*Stated goal*.
Reproduce the rows verbatim, covering the stretch from the line containing "Observing what is" through the line containing "36.6 meters", both ends included.
== Extracted records
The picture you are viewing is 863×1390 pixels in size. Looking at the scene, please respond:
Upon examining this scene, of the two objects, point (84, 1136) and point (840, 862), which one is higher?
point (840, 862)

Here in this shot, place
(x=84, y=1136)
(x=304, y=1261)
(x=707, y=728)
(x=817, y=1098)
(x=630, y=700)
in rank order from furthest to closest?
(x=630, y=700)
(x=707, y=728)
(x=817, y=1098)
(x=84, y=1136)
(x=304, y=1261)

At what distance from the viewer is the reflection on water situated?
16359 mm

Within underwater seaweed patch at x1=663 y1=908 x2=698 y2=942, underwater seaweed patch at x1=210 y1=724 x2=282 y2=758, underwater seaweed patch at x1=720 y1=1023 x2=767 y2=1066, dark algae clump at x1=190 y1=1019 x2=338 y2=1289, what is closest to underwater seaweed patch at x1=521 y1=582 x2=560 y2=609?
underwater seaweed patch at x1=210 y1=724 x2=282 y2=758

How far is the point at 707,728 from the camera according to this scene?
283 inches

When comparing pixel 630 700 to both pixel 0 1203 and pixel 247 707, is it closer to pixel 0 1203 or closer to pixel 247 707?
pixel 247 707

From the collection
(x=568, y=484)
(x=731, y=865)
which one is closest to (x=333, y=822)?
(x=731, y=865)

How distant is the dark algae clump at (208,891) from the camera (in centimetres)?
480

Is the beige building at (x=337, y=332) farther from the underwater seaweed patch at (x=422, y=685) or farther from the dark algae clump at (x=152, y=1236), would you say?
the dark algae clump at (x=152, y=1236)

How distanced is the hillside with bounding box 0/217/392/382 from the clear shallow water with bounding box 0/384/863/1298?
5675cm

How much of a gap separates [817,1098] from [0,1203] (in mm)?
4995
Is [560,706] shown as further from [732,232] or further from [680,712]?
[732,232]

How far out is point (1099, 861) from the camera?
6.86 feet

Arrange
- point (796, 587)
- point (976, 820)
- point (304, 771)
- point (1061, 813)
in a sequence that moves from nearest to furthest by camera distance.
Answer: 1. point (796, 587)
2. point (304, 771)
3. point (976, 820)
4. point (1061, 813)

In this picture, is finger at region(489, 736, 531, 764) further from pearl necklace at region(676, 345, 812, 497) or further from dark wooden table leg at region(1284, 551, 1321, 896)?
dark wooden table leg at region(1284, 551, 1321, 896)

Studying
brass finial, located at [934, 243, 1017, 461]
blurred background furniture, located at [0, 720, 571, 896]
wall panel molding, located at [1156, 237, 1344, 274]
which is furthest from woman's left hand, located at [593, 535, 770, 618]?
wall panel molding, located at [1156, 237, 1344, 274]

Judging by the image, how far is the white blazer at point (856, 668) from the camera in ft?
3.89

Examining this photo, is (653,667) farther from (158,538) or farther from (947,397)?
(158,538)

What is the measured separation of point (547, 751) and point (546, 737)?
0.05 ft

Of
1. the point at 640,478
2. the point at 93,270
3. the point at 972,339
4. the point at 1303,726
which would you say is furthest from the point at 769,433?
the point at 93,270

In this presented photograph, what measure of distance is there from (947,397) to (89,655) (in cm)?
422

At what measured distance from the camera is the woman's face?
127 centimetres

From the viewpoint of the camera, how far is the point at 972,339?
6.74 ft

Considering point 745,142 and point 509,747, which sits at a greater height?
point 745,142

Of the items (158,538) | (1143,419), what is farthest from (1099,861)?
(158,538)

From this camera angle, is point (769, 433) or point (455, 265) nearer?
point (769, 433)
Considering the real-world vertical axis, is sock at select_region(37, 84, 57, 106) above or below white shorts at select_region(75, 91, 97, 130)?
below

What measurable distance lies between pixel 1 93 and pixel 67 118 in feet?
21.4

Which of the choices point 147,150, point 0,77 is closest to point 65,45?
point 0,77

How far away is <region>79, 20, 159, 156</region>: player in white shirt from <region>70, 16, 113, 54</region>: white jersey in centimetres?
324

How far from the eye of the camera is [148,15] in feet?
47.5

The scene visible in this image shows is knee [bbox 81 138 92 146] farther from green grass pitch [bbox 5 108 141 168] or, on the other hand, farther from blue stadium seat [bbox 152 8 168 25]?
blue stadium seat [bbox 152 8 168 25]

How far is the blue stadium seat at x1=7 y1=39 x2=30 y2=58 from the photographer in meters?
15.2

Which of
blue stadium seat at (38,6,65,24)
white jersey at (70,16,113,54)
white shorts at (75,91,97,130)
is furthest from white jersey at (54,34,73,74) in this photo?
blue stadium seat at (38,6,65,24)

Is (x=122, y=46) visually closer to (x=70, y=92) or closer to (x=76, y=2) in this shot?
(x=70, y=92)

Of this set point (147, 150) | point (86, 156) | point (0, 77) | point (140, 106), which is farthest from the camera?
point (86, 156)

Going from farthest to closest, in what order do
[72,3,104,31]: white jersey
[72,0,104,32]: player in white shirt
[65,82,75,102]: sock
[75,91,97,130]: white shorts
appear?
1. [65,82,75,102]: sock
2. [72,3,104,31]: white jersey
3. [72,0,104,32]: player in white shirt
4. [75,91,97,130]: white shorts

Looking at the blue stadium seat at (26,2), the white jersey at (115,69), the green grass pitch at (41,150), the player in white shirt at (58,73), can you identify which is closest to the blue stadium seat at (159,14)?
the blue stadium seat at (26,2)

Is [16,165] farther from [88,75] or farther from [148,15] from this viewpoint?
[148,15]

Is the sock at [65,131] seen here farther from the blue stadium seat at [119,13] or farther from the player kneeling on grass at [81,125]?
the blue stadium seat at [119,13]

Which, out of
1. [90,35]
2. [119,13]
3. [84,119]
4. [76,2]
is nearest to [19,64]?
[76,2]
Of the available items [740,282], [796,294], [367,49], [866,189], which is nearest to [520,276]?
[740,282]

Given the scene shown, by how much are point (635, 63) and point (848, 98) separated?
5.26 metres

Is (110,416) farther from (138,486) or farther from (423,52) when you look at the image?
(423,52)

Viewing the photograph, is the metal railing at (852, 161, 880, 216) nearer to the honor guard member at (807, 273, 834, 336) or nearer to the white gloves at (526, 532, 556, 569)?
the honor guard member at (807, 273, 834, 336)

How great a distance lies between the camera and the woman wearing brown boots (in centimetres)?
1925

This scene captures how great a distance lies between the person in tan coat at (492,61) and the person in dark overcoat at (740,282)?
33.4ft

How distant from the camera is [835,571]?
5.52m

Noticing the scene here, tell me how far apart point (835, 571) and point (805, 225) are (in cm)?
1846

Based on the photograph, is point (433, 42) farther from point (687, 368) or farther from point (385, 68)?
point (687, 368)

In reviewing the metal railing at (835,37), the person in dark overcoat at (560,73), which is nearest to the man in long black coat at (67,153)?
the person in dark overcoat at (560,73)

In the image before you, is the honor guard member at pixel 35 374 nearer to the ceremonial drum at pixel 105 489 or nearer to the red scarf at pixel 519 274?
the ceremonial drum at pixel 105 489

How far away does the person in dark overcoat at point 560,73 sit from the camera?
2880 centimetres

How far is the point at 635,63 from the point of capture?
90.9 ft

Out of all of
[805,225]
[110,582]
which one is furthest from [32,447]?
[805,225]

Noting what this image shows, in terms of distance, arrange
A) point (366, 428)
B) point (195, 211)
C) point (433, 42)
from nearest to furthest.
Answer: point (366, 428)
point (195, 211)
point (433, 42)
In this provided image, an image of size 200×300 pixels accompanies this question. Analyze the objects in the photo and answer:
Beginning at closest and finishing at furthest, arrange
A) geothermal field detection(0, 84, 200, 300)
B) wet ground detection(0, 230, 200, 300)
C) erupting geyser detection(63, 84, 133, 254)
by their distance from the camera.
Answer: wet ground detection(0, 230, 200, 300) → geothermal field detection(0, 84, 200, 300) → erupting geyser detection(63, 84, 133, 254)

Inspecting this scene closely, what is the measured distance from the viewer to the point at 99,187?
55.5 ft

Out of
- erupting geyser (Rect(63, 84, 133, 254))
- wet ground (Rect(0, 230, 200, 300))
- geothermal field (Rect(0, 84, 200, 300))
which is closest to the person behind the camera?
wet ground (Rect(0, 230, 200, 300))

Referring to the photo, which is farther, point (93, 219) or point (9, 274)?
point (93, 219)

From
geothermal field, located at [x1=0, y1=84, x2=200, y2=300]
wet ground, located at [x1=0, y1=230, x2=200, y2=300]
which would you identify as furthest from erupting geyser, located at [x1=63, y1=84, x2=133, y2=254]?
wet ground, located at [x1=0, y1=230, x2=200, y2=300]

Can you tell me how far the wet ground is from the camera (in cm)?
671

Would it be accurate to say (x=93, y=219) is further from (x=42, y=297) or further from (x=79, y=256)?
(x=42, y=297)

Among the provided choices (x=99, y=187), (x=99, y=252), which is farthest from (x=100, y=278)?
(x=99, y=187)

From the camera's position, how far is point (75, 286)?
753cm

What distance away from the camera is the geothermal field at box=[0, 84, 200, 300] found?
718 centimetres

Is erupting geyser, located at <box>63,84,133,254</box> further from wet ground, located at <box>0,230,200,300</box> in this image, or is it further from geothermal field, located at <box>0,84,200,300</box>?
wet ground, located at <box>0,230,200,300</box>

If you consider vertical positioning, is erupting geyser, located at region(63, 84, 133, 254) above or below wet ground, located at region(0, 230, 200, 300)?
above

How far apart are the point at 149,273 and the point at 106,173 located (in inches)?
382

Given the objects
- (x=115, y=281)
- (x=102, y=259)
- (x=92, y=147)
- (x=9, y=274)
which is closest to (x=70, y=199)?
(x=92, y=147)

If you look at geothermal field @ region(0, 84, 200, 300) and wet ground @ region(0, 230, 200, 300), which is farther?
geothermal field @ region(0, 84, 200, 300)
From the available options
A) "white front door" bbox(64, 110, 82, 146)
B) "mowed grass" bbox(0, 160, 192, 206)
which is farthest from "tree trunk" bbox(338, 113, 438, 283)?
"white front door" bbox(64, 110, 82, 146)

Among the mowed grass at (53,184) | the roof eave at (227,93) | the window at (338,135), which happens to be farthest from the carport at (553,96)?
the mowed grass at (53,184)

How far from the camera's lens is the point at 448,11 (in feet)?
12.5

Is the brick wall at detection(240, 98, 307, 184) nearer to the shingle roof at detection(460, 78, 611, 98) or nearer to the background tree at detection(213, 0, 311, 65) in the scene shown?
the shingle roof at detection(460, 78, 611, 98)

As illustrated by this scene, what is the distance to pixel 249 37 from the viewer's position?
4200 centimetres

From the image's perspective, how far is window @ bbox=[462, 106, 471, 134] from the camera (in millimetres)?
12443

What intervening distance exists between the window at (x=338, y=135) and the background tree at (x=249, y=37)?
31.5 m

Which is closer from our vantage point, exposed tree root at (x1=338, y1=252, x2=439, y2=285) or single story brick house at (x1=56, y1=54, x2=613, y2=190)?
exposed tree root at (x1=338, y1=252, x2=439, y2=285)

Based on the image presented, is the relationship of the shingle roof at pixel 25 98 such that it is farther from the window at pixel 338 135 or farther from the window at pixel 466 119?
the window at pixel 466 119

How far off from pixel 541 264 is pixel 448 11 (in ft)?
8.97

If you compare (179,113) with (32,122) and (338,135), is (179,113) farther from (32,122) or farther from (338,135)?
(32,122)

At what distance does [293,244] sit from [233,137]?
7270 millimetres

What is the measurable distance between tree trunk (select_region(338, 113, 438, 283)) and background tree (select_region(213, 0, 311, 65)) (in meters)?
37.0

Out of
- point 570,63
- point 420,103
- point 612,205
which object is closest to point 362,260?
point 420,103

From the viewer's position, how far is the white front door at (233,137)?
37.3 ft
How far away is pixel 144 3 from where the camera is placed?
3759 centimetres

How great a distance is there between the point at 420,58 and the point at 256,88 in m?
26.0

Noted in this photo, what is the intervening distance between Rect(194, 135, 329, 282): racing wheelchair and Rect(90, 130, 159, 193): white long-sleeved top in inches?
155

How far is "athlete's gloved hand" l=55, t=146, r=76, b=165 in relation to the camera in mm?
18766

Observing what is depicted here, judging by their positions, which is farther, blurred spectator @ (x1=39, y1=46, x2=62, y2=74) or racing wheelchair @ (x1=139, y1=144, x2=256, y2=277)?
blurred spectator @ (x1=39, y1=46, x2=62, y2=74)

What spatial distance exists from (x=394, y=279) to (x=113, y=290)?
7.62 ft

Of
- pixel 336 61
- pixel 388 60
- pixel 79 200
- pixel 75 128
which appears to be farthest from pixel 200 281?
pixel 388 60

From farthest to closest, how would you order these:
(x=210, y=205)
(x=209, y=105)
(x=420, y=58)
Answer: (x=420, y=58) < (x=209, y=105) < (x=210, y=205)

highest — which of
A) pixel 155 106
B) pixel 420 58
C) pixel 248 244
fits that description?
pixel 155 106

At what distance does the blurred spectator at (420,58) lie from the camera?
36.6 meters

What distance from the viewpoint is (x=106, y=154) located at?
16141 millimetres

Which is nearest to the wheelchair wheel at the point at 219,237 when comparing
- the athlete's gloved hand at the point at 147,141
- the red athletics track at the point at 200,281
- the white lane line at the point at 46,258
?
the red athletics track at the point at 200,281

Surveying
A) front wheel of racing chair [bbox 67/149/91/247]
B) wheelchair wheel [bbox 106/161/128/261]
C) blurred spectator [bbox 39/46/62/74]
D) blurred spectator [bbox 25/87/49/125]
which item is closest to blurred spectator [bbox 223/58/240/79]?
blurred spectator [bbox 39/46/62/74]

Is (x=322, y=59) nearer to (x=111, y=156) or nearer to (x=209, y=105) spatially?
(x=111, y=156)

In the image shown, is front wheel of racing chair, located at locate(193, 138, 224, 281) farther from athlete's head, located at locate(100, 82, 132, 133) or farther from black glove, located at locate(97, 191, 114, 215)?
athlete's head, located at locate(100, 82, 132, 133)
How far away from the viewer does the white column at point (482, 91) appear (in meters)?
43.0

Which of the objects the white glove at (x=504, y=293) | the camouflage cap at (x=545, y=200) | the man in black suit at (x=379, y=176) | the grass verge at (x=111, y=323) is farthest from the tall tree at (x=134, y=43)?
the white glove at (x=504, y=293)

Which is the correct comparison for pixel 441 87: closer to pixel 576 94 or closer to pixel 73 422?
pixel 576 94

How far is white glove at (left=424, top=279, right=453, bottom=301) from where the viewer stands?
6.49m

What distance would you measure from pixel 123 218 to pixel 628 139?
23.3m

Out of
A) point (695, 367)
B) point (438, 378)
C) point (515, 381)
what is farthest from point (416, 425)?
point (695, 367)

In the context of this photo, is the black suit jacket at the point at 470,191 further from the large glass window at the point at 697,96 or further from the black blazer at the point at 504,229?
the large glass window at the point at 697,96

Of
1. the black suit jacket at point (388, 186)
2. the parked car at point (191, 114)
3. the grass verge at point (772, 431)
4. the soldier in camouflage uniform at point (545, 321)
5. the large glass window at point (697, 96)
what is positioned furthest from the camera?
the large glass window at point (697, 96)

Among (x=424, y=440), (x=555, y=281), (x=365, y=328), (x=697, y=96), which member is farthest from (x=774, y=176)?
====
*Task solution*.
Observing what is depicted here, judging by their positions, which is farther, blurred spectator @ (x1=39, y1=46, x2=62, y2=74) or racing wheelchair @ (x1=139, y1=144, x2=256, y2=277)?
blurred spectator @ (x1=39, y1=46, x2=62, y2=74)

What spatial distance exists from (x=394, y=279) to (x=113, y=290)?
7.62 ft

Of
- pixel 336 61
- pixel 388 60
- pixel 79 200
- pixel 75 128
which appears to be farthest from pixel 200 281?
pixel 388 60

From farthest to closest, how would you order these:
(x=210, y=205)
(x=209, y=105)
(x=420, y=58)
Answer: (x=420, y=58) < (x=209, y=105) < (x=210, y=205)

highest — which of
A) pixel 155 106
B) pixel 420 58
C) pixel 248 244
fits that description?
pixel 155 106

At what distance does the blurred spectator at (420,58) lie from the camera?
36.6 meters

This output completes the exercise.